> **DATA SECTION**:
-*-*-

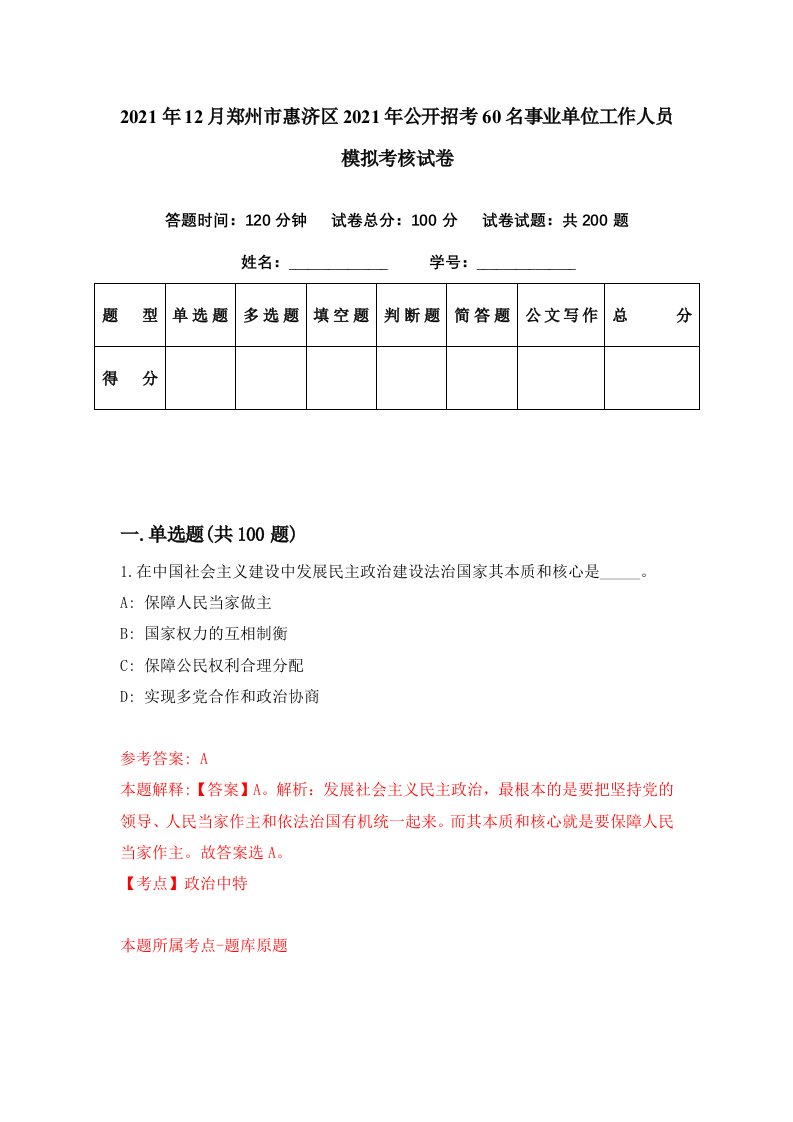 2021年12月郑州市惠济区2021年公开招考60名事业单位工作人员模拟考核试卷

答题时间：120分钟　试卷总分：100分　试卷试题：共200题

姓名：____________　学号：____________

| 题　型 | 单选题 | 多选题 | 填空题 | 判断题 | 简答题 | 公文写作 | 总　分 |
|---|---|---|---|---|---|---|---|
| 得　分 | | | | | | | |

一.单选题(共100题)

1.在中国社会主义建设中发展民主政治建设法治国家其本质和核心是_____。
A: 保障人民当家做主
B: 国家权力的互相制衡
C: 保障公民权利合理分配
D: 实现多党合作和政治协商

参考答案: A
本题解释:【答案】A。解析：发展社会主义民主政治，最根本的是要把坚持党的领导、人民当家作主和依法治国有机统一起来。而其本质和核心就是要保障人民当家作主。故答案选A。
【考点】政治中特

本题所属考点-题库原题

-*-*-

> **EXERCISE DETAILS**:
The response is the full listing, copied exactly, with the pictures omitted.

> **RESULT OF THIS EXERCISE**:
 2021年12月郑州市惠济区2021年公开招考60名事业单位工作人员模拟考核试卷

答题时间：120分钟　试卷总分：100分　试卷试题：共200题

姓名：____________　学号：____________

| 题　型 | 单选题 | 多选题 | 填空题 | 判断题 | 简答题 | 公文写作 | 总　分 |
|---|---|---|---|---|---|---|---|
| 得　分 | | | | | | | |

一.单选题(共100题)

1.在中国社会主义建设中发展民主政治建设法治国家其本质和核心是_____。
A: 保障人民当家做主
B: 国家权力的互相制衡
C: 保障公民权利合理分配
D: 实现多党合作和政治协商

参考答案: A
本题解释:【答案】A。解析：发展社会主义民主政治，最根本的是要把坚持党的领导、人民当家作主和依法治国有机统一起来。而其本质和核心就是要保障人民当家作主。故答案选A。
【考点】政治中特

本题所属考点-题库原题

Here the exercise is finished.